====== Exercise input ======

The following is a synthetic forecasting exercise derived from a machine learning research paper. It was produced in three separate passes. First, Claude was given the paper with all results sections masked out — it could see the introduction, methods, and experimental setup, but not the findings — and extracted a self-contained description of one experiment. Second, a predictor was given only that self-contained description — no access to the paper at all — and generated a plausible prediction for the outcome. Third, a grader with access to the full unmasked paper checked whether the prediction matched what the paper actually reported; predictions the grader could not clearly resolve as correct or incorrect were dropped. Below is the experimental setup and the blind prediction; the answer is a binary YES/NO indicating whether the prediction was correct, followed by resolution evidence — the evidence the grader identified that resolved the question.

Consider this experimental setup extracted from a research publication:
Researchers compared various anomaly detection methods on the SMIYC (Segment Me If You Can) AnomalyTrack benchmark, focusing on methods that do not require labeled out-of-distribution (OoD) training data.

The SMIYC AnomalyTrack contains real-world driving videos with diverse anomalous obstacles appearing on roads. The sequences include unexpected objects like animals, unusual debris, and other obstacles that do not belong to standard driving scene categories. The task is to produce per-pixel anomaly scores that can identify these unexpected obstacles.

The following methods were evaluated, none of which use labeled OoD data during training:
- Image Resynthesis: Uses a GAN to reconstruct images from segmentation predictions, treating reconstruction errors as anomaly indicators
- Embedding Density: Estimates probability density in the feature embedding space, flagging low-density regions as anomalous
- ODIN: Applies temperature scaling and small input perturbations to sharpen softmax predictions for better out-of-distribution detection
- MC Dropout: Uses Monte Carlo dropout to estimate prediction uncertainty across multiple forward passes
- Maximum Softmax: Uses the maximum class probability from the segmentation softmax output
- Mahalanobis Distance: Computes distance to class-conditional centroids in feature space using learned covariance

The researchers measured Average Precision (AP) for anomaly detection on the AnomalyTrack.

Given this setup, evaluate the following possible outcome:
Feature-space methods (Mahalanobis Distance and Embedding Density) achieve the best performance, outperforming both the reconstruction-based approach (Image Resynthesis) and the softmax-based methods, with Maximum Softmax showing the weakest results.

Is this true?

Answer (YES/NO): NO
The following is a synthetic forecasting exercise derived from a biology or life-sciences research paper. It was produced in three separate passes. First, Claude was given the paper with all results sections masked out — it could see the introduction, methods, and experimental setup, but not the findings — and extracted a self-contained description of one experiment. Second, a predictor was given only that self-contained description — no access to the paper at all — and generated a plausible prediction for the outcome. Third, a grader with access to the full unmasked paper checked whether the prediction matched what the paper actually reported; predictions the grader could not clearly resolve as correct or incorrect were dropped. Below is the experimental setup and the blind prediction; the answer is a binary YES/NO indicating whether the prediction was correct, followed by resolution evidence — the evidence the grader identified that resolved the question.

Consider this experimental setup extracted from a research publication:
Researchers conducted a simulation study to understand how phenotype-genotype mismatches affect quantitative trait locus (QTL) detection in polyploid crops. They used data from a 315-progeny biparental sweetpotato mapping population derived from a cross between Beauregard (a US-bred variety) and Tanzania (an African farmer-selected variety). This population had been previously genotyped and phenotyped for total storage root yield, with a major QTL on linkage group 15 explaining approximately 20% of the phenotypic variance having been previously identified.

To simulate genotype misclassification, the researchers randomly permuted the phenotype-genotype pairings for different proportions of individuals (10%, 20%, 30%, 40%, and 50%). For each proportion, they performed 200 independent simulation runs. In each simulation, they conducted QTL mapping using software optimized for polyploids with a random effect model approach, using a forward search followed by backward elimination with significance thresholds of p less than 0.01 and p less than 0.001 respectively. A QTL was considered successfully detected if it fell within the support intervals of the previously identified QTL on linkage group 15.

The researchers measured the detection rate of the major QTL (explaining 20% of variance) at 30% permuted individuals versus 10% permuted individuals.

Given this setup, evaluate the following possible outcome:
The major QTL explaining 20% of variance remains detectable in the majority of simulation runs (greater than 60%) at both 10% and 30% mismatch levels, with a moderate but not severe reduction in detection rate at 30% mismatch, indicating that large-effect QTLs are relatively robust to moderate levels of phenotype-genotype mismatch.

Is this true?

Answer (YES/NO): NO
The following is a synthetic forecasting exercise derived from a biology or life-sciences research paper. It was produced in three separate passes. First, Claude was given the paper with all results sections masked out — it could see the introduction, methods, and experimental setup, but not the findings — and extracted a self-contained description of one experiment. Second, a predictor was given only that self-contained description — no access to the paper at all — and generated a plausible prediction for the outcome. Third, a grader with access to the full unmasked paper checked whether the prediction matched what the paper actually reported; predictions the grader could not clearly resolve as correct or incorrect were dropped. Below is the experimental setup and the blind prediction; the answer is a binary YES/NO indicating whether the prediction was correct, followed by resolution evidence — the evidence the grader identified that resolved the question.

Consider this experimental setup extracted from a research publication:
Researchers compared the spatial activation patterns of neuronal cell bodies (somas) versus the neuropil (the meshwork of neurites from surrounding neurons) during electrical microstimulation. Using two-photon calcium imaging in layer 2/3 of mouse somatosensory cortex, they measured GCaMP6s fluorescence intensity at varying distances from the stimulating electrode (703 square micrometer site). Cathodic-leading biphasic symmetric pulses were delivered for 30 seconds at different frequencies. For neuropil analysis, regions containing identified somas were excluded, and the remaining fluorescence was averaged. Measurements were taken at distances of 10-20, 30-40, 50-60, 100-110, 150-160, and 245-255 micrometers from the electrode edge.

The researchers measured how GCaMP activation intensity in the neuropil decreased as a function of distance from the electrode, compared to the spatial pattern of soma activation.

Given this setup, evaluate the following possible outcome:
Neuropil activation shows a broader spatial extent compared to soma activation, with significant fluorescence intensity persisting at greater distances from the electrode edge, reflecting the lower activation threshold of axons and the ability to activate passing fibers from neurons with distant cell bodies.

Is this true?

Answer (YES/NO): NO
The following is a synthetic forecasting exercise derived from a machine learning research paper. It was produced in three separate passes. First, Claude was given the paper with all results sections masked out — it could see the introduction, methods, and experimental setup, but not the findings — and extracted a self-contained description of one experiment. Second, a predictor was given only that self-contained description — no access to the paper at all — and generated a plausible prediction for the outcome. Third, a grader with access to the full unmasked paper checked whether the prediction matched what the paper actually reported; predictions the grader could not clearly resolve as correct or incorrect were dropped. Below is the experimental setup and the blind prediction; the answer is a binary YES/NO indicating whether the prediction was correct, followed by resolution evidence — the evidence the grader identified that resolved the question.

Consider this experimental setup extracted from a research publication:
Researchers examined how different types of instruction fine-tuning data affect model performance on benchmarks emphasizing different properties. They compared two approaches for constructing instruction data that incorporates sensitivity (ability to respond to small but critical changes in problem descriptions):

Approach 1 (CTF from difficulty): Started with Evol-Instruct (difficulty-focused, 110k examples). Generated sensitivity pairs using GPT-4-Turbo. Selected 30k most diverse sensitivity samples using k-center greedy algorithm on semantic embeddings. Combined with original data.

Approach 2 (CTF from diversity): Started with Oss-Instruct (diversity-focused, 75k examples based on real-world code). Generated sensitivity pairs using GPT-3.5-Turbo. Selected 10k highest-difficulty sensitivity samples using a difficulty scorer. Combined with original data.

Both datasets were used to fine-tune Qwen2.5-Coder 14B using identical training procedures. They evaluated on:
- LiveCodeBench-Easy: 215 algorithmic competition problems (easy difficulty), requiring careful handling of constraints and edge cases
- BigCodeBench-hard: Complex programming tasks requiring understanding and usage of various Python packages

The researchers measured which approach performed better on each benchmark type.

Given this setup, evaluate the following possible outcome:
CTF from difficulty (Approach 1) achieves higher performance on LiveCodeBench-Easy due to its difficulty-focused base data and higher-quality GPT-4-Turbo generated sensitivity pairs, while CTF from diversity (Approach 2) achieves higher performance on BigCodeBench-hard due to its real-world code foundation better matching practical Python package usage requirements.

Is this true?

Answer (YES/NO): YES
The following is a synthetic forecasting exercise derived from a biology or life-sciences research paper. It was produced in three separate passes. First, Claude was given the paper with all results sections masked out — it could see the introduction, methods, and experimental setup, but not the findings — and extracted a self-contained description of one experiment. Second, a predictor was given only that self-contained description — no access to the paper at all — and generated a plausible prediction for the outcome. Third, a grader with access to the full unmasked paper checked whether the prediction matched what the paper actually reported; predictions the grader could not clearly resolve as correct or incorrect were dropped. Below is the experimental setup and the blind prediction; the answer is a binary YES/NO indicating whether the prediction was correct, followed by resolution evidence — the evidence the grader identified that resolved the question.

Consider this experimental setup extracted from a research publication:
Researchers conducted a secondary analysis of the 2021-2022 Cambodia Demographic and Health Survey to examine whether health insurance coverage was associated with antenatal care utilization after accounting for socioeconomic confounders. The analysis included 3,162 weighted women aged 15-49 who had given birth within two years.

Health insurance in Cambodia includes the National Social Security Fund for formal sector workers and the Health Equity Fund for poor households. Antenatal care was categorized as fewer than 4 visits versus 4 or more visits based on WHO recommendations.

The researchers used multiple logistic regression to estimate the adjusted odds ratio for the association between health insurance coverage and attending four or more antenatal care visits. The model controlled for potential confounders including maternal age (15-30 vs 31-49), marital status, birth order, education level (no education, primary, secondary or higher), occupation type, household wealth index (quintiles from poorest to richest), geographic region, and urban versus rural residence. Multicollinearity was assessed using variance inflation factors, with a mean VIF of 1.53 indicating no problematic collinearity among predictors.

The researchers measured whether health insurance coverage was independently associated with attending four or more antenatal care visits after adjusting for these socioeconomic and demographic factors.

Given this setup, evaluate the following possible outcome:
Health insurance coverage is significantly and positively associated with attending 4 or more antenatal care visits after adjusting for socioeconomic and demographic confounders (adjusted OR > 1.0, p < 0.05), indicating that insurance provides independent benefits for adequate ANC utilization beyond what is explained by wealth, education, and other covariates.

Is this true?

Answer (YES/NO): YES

======

_Instructions for the task_: The word "anomalous" appears on some lines of the data above; say how many such lines there are, with nothing else.

_Result of the task_: 2